We have been talking about it for at least the last two years but it is a story that never seems to disappear. The weak job market and lagging behind it is our weak economy. The unemployment rate is still unacceptably high and, even though it may not be as publicly reported anymore, companies still continue to slash jobs from their employment numbers. All of these are facts, but what about the effect all of this has on our health?
This doesn’t necessarily just mean the added stress and strain placed on the body from job loss, job searches, taking a second job or increasing the amount of hours worked to make up for decreased compensation. These are all factors that certainly degrade the body’s health, but what about the degradation of health due to lack of health insurance and routine check-ups that are absolutely essential to our health? This, on top of the stress we already face in today’s market, could be taking a very large toll on our bodies.

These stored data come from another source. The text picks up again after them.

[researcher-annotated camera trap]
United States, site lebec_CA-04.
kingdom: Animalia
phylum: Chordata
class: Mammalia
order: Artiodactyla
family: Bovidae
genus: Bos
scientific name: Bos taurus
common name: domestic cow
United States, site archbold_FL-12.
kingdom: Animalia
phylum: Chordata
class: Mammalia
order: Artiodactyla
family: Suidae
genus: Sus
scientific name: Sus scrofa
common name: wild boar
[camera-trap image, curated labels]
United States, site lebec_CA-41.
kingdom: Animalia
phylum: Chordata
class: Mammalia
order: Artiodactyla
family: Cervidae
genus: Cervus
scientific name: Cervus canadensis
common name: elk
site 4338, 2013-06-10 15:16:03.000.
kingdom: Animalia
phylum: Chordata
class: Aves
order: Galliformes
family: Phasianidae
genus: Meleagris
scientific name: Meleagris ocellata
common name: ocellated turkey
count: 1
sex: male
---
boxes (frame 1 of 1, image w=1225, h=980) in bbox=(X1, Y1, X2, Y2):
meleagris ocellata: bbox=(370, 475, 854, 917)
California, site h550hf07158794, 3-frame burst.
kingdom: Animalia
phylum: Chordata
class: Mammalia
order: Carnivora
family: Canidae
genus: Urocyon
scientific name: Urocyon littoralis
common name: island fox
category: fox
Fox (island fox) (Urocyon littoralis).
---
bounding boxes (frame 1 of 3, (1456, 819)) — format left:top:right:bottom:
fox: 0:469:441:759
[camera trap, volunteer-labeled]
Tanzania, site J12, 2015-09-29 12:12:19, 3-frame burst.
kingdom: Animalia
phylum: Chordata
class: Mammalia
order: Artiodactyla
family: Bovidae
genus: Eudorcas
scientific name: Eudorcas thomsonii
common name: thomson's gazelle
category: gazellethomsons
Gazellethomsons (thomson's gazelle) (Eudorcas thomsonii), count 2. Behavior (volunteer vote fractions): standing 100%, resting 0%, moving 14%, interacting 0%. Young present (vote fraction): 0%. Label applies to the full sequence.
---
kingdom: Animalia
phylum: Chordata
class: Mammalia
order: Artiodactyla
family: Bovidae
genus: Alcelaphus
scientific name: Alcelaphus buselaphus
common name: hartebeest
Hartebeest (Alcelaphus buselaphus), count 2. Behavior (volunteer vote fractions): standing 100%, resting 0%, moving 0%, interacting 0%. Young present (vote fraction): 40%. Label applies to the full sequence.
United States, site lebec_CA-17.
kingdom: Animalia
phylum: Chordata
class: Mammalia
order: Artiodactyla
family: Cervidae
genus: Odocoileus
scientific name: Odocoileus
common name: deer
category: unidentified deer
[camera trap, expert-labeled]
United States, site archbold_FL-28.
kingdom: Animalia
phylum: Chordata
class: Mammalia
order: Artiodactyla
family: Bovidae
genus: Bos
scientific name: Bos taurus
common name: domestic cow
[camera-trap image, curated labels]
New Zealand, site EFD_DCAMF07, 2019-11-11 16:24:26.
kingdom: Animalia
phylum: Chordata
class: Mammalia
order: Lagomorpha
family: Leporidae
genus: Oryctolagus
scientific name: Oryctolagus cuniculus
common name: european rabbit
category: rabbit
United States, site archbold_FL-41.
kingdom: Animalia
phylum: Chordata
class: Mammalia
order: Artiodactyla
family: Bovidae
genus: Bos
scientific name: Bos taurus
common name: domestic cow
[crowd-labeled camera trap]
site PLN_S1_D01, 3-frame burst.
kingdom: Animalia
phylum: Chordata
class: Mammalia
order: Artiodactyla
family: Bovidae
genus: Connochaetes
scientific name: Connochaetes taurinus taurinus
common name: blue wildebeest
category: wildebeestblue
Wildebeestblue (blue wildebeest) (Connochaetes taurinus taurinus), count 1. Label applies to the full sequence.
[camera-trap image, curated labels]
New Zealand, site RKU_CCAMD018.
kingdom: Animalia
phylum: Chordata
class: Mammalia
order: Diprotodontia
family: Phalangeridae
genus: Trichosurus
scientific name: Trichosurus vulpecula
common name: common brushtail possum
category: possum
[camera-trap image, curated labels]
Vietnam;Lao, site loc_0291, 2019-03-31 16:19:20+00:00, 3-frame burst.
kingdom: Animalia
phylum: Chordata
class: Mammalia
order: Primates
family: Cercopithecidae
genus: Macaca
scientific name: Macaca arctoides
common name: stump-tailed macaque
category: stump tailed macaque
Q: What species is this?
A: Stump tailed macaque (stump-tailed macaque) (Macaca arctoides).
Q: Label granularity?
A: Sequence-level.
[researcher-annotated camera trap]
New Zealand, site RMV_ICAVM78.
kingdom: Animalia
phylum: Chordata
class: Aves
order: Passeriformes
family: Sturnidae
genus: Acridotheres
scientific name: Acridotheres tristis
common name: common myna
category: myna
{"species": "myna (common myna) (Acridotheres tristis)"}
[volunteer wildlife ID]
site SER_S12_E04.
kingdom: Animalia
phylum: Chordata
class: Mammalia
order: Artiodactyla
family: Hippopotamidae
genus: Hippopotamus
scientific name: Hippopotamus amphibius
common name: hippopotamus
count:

It’s not very difficult to understand or see the pattern that is taking place today. The majority of Americans that have health insurance receive it under a plan provided by their employer. If they lose their job due to downsizing or any other reasons, then they are no longer covered by their employer’s health insurance plan. That forces them to either wait until they find another job and another plan, which could take months and even a year, or find their own health insurance independently. This is sometimes not even an option since gaining health insurance independently can be very expensive and if you are out of work, how are you to pay for this added expense?
This isn’t just speculation, the statistics are there to back it up. Last year, the percentage of people with health benefits through their employer was at 44.6 percent. That was down from the previous year in 2011 where 45.8 percent of people had workplace benefits. This decline isn’t new. In fact, this number has been steadily declining since 2008, showing a direct relation to the weak job market. More specifically, the decline in the numbers is likely due to employers either not offering health insurance to their employees anymore because they can’t afford it or employees opting out of the coverage because they themselves can’t afford it.
As a whole, the total number of uninsured Americans last month rose to 17.1 percent, up from 16.8 percent in 2010. Without a positive shift in the job market and economy, these numbers are likely to rise. Without adequate health care and upkeep of our bodies, the need for more healthcare may rise and the overall health of our country may decline.